Surtout, en plus de mettre en avant les aptitudes manuelles de notre ancien parent, ces recherches dévoilent son intelligence trop souvent sous-estimée. « Cette étude souligne les capacités cognitives des Hommes de Néandertal, démontrant leur capacité à attraper et préparer de petites proies rapides. Cela remet ainsi en question la notion traditionnelle selon laquelle ils n’étaient pas capables de tâches aussi complexes. » Le fait de s’attaquer à de telles proies est en effet un bon indicateur d’un travail de planification recherché pour capturer des proies en utilisant des pièges.
Peu de traces des restes à attendre de l’époque de Neandertal
Après cette expérience, les chercheuses ont pu nettoyer et faire sécher les os, ce qui a permis d’analyser les traces sur leur surface au microscope. Ils ont également pu observer les traces d’usure sur le silex. En effet, malgré l’usage accru des mains pendant le processus, les oiseaux crus ont nécessité l’intervention du silex qui montrait alors des traces en demi-lune à son extrémité. Et si les coupes réalisées pour retirer la viande des oiseaux crus n’ont laissé aucune trace sur les os, les coupes au niveau des tendons ressemblent fortement à celles découvertes sur les oiseaux trouvés sur les sites préhistoriques.

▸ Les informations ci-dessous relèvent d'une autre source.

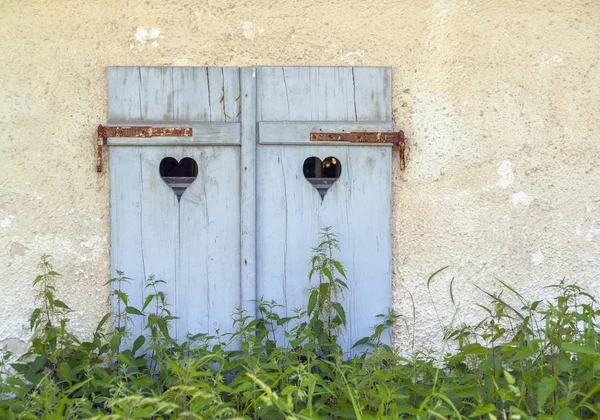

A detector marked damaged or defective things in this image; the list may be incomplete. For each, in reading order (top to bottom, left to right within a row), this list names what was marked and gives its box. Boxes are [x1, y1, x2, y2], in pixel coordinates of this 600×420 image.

rusted hinge strap [96, 124, 192, 172]
rusty metal hinge [97, 124, 192, 172]
rusty metal hinge [312, 131, 406, 171]
rusted hinge strap [312, 132, 406, 170]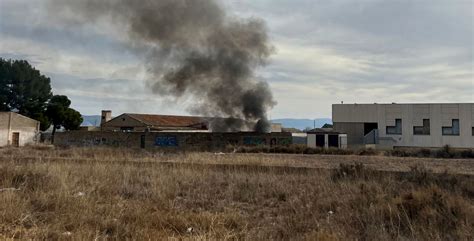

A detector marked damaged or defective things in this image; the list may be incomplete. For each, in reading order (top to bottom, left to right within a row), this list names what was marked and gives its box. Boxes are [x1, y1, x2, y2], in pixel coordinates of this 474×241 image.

rusted metal roof [126, 113, 207, 130]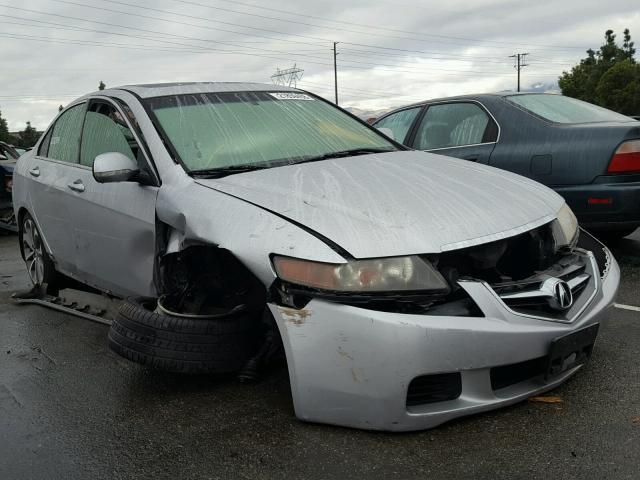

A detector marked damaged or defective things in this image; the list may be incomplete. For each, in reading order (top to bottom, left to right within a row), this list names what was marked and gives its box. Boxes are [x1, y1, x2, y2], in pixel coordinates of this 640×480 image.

detached tire [109, 296, 258, 376]
damaged silver sedan [11, 81, 620, 432]
shattered headlight [272, 255, 448, 292]
crumpled front end [268, 230, 620, 432]
cracked bumper [270, 251, 620, 432]
shattered headlight [552, 202, 580, 248]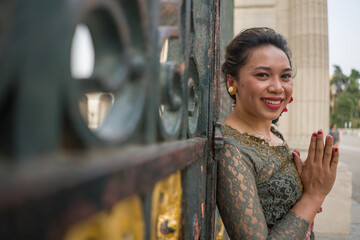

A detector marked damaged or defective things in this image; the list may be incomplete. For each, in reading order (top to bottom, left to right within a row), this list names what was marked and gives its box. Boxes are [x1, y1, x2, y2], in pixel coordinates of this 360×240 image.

rusted metal surface [0, 0, 233, 238]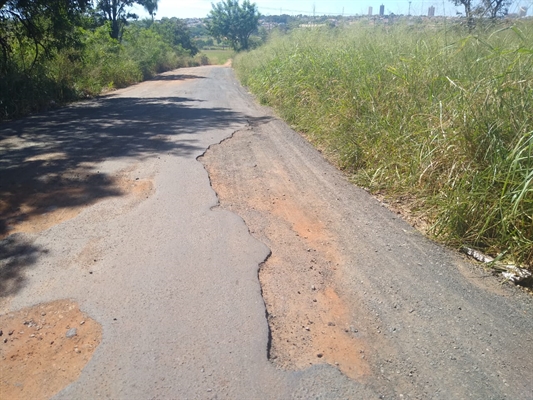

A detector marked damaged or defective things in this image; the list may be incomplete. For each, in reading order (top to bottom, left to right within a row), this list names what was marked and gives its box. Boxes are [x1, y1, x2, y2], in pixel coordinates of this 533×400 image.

pothole [0, 300, 102, 400]
pothole [200, 125, 370, 382]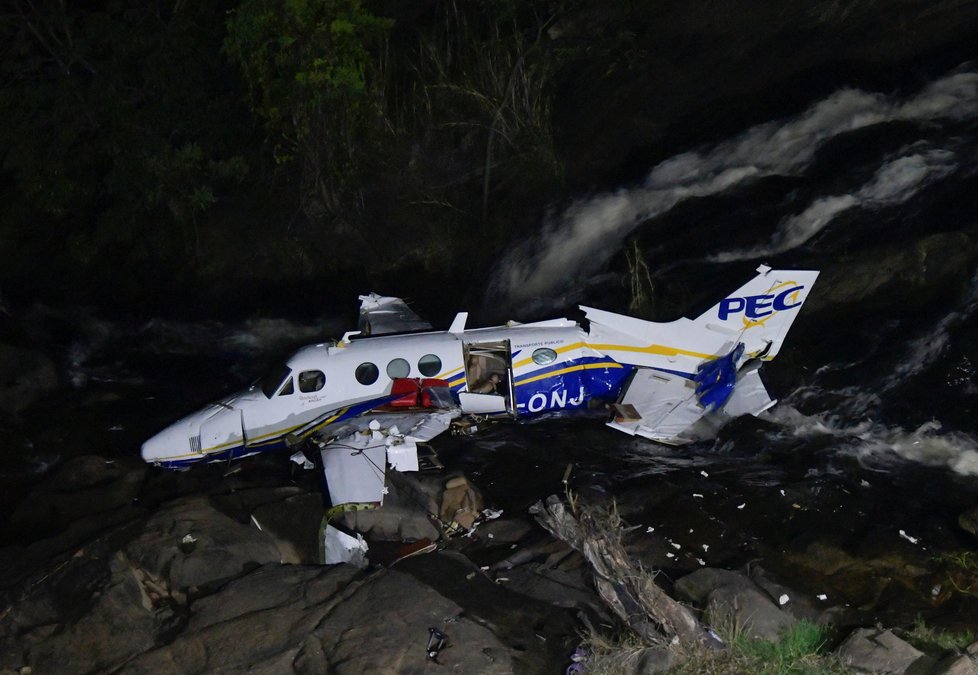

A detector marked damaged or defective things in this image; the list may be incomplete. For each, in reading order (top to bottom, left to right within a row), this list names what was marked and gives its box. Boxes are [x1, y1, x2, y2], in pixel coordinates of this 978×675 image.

damaged wing [356, 294, 428, 336]
broken windshield [260, 368, 290, 398]
crashed aircraft [141, 266, 816, 510]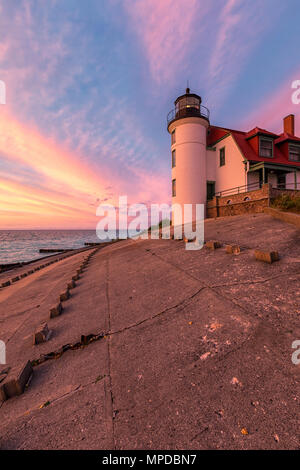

En comparaison, les os des oiseaux rôtis avant la découpe étaient plus cassants. D’ailleurs, certains étaient tellement fragiles que les scientifiques n’ont pas pu les utiliser. Tous ou presque présentaient des traces de brûlures. Par ailleurs, des taches noires à l’intérieur de certains d’entre eux laissent suggérer que la cavité intérieure avait aussi brûlé.
Ainsi, ces recherches auront offert un éventail d’observations claires qui montrent à quel point les processus utilisés lors de la préparation et de la cuisson laissent des marques visibles, ce qui pourrait éclairer les prochaines fouilles, même si elles ont aussi montré que la cuisson rend les os très fragiles, ce qui peut complexifier la découverte de restes par les archéologues.
Les chercheuses estiment toutefois que ces éclairages ne sont qu’un début pour mieux comprendre le régime alimentaire de Neandertal et que d’autres travaux incluant plus de petites proies ainsi que d’autres utilisations possibles des oiseaux à l’époque (pour les plumes et les serres par exemple) seront nécessaires à l’avenir. Et pour ceux qui se poseraient la question, l’équipe n’a pas consommé la viande des oiseaux, par peur des potentielles maladies même s’ils décrivent le pigeon comme « plutôt tentant ».